- Stated problem
Swap each "forested hillside" in the records below for "wooded slope" and reproduce them with everything else unchanged, leaving out the pictures.

- Data rows

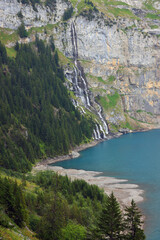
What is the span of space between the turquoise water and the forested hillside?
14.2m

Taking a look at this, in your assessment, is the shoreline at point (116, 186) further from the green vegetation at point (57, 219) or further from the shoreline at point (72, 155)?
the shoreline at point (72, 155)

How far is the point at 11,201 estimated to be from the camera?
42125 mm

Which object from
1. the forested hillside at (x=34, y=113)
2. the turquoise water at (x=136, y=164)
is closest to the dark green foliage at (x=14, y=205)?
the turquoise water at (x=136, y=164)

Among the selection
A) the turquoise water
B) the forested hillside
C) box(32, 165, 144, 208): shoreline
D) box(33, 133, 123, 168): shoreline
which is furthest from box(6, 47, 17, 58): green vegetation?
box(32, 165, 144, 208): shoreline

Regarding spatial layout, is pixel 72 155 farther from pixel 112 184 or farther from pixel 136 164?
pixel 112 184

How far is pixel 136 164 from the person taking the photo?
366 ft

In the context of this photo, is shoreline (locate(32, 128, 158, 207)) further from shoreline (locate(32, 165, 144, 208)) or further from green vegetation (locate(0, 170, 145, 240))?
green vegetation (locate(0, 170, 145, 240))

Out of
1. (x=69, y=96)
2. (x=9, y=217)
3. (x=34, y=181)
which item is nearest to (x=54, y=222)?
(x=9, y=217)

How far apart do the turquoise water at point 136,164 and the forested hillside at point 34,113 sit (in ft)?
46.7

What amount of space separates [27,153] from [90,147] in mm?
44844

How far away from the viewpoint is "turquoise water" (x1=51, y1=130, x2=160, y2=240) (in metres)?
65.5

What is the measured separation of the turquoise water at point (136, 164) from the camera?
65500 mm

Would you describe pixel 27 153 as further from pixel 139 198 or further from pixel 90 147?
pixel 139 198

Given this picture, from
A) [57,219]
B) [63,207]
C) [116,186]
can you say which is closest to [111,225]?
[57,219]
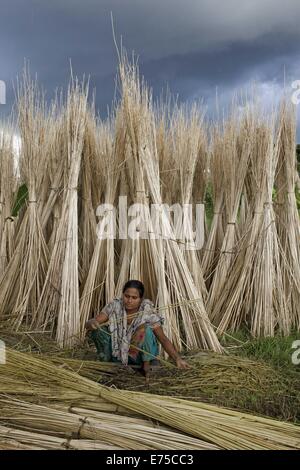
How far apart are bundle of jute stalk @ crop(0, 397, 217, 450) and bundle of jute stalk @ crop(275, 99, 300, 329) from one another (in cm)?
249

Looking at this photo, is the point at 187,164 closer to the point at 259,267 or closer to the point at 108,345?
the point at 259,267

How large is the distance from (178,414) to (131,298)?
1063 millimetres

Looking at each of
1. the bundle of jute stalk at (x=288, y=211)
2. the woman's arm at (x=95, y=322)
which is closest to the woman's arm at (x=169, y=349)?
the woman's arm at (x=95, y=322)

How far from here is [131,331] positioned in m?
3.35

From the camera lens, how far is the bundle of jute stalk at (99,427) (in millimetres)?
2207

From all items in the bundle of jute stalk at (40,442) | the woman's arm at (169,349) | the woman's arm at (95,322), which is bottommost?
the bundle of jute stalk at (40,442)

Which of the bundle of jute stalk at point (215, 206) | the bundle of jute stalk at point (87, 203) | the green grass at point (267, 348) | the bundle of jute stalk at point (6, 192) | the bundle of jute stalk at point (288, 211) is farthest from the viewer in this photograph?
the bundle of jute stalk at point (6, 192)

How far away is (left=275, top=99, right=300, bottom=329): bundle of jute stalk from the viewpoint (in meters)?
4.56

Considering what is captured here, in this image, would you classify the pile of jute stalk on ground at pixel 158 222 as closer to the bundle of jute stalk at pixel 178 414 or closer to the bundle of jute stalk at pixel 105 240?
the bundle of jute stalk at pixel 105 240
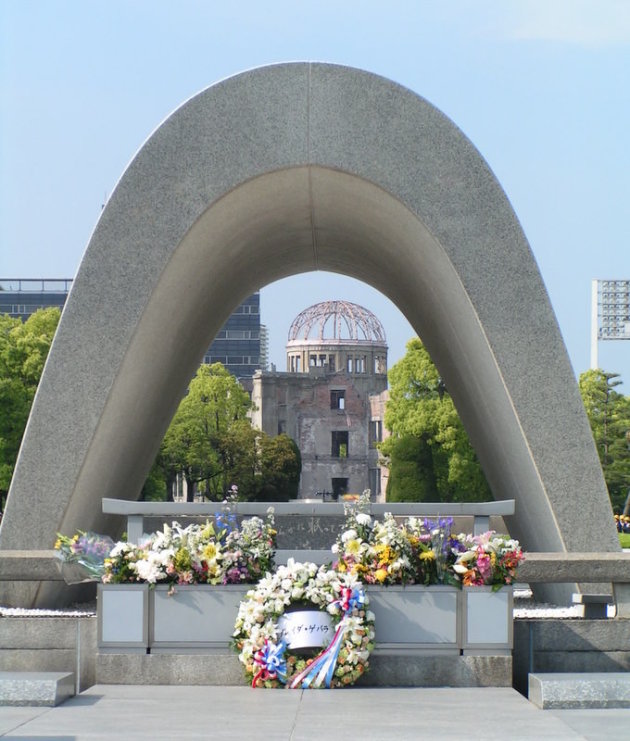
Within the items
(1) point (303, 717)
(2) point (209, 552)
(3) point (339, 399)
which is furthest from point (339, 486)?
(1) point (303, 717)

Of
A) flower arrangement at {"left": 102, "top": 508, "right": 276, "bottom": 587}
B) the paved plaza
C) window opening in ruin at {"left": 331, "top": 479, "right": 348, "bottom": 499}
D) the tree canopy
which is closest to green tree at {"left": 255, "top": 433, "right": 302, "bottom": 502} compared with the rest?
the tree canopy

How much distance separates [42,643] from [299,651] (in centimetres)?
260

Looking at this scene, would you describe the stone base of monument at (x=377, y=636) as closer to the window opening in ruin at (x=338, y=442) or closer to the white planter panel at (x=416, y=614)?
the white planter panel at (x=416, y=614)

- Task result
What is the span of space between the turquoise water and the wooded slope?
14.2m

Taking a look at this, in your assessment, is the shoreline at point (116, 186) further from the green vegetation at point (57, 219) or further from the shoreline at point (72, 155)?
the shoreline at point (72, 155)

How far is the point at 11,201 estimated to be from the camera?
42125 mm

Which object from
1. the wooded slope at (x=34, y=113)
2. the turquoise water at (x=136, y=164)
is closest to the dark green foliage at (x=14, y=205)?
the turquoise water at (x=136, y=164)

Among the selection
A) the turquoise water
B) the wooded slope
C) box(32, 165, 144, 208): shoreline
D) box(33, 133, 123, 168): shoreline
which is furthest from box(6, 47, 17, 58): green vegetation?
box(32, 165, 144, 208): shoreline

Regarding spatial layout, is pixel 72 155 farther from pixel 112 184 or farther from pixel 136 164?
pixel 112 184

How far is pixel 136 164 from the person taking the photo?
366 ft

In the context of this photo, is shoreline (locate(32, 128, 158, 207)) further from shoreline (locate(32, 165, 144, 208)) or further from green vegetation (locate(0, 170, 145, 240))?
green vegetation (locate(0, 170, 145, 240))

Out of
1. (x=69, y=96)
2. (x=9, y=217)
3. (x=34, y=181)
which item is nearest to (x=54, y=222)?
(x=9, y=217)

How far apart do the turquoise water at point 136,164 and the wooded slope at point 34,113 sit (in ft)?
46.7

What amount of space separates [27,153] from [90,147] in mm?
44844

How far away from the viewpoint is "turquoise water" (x1=51, y1=130, x2=160, y2=240) (in metres)?
65.5

What is the measured separation of the turquoise water at point (136, 164) from the camera?
65500 mm

Would you describe pixel 27 153 as further from pixel 139 198 or further from pixel 90 147?
pixel 139 198

Given this picture, from
A) [57,219]
B) [63,207]
C) [116,186]
can you say which is closest to [111,225]?
[57,219]
How far apart are bundle of jute stalk @ crop(0, 397, 217, 450) and bundle of jute stalk @ crop(275, 99, 300, 329) from one another (in cm)?
249

Looking at this photo, is the point at 187,164 closer to the point at 259,267 or closer to the point at 108,345?
the point at 259,267

How large is the distance from (178,414) to (131,298)?
1063 millimetres

Looking at each of
1. the bundle of jute stalk at (x=288, y=211)
2. the woman's arm at (x=95, y=322)
which is closest to the woman's arm at (x=169, y=349)?
the woman's arm at (x=95, y=322)

How far from here is [131,331] positioned in m?
3.35

From the camera lens, how far is the bundle of jute stalk at (99,427) (in millimetres)?
2207

From all items in the bundle of jute stalk at (40,442) | the woman's arm at (169,349) | the woman's arm at (95,322), which is bottommost?
the bundle of jute stalk at (40,442)

Which of the bundle of jute stalk at point (215, 206) | the bundle of jute stalk at point (87, 203) | the green grass at point (267, 348) | the bundle of jute stalk at point (6, 192) | the bundle of jute stalk at point (288, 211) is farthest from the viewer in this photograph?
the bundle of jute stalk at point (6, 192)

How far away is (left=275, top=99, right=300, bottom=329): bundle of jute stalk from the viewpoint (in meters)?
4.56

Considering what is captured here, in this image, would you classify the pile of jute stalk on ground at pixel 158 222 as closer to the bundle of jute stalk at pixel 178 414 or closer to the bundle of jute stalk at pixel 105 240?
the bundle of jute stalk at pixel 105 240
Within the items
(1) point (303, 717)
(2) point (209, 552)
(3) point (339, 399)
which is furthest from point (339, 486)?
(1) point (303, 717)

Of
A) flower arrangement at {"left": 102, "top": 508, "right": 276, "bottom": 587}
B) the paved plaza
C) window opening in ruin at {"left": 331, "top": 479, "right": 348, "bottom": 499}
D) the tree canopy
which is closest to green tree at {"left": 255, "top": 433, "right": 302, "bottom": 502} compared with the rest?
the tree canopy

How much distance separates [42,643] from [299,651] (in centimetres)?
260

Looking at this scene, would you describe the stone base of monument at (x=377, y=636) as closer to the window opening in ruin at (x=338, y=442) or closer to the white planter panel at (x=416, y=614)?
the white planter panel at (x=416, y=614)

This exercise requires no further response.